Capture the reader’s attention

Bland and forgettable tags can undermine an otherwise excellent piece, so target the use of intriguing or interesting headers to keep those scanning engaged as they move down the page. High-quality tags are also more likely to encourage more readers to take the time to read important sections.

Focus on the H1 tag

The H1 tag is the first header that readers will notice, so place a particular focus on getting it right. Google has said in the past that there is no limit to the number of H1s that publishers can use on a page, but when optimising for SEO, it is best to start with only one as they are likely to be as long as titles and need to be used judiciously for the best results.


What is a keyword?

Keywords are one of the simplest technical aspects of SEO. There is no code or HTML, just basic words, phrases and queries that are entered into search engines to find content and the answers to questions. Keyword research will find the words that are related to your brand and that you want to rank for.

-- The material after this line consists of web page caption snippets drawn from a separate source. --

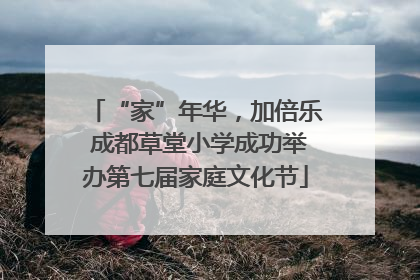 “家”年华，加倍乐 成都草堂小学成功举办第七届家庭文化节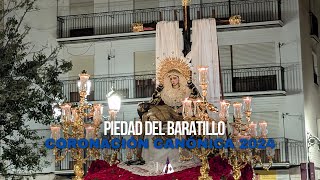 Salida extraordinaria Nuestra Señora de la Piedad  Recorrido de ida  Coronación canónica 2024 [upl. by Hurlow61]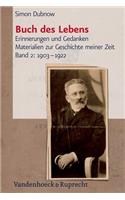 Buch des Lebens, Band 2: 1903--1922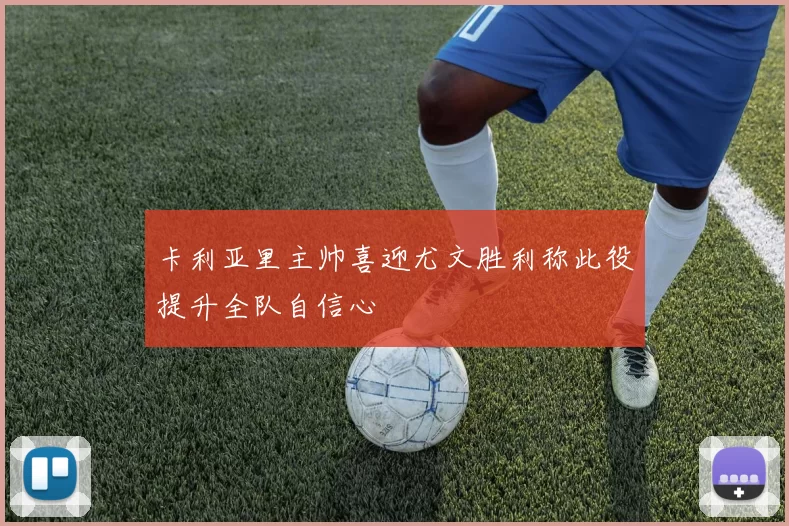 卡利亚里主帅喜迎尤文胜利称此役提升全队自信心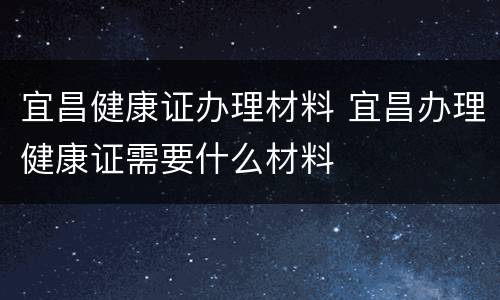 宜昌健康证办理材料 宜昌办理健康证需要什么材料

Nine in 10 pages struggle to drive any sort of meaningful organic traffic. This is why it is important to have one or two phrases that you can target with your content marketing. You can tailor content to these keywords and related topics so that it finds the audience you want to engage with.

How do I find them?

Seed keywords are the bread and butter of a successful SEO campaign. These keywords define your brand, your product and service offerings, and your industry and niche. Seed keywords can be used as the base for an extensive brainstorming session where you populate a long list of potential keyword ideas.

If you are scratching your head thinking about what exactly your brand’s keywords are, you can pop over to Google Search Console and take a look at the Search Results report. You will already have an exhaustive list of keywords that your webpages are ranking for. There are other tools you can use to do this if you haven’t yet set up Google Search Console.

Who are my competitors?

If you are unsure exactly who your competitors are for a seed keyword, head over to Google and input one. The first page of results for that keyword will show you who is ranking for it. Again, you can use third-party tools such as Ahrefs’ Site Explorer to see the most popular pages for a keyword based on search traffic for the month. These pages are getting the most organic traffic for that particular keyword.

What do I do with keywords?

You can use keywords as the basis for content marketing materials. Keywords show you what consumers are searching for, so you can meet their needs by publishing a blog or an article that expounds on that keyword with useful information. You can also communicate a few of these keywords to an agency if they are managing a blog campaign for you as it will make the copy more targeted and relevant for your audience.

Is there anything else I need to do?

Seed keywords can be quite limiting as they are likely to be directly related to who you are and what you are doing right now. This is great to begin with, but over time you will need to drill down a few more ideas. You can do this by studying your niche in greater detail using keyword research tools, browsing forums related to your industry, and extracting insights from communications with clients and customers via email and social media.

How do I know what’s best? You can find out the best keywords for your business by analysing SEO metrics. There are a number of metrics you can track, but some of the most valuable include search volume, traffic potential, click total, and cost per click (CPC).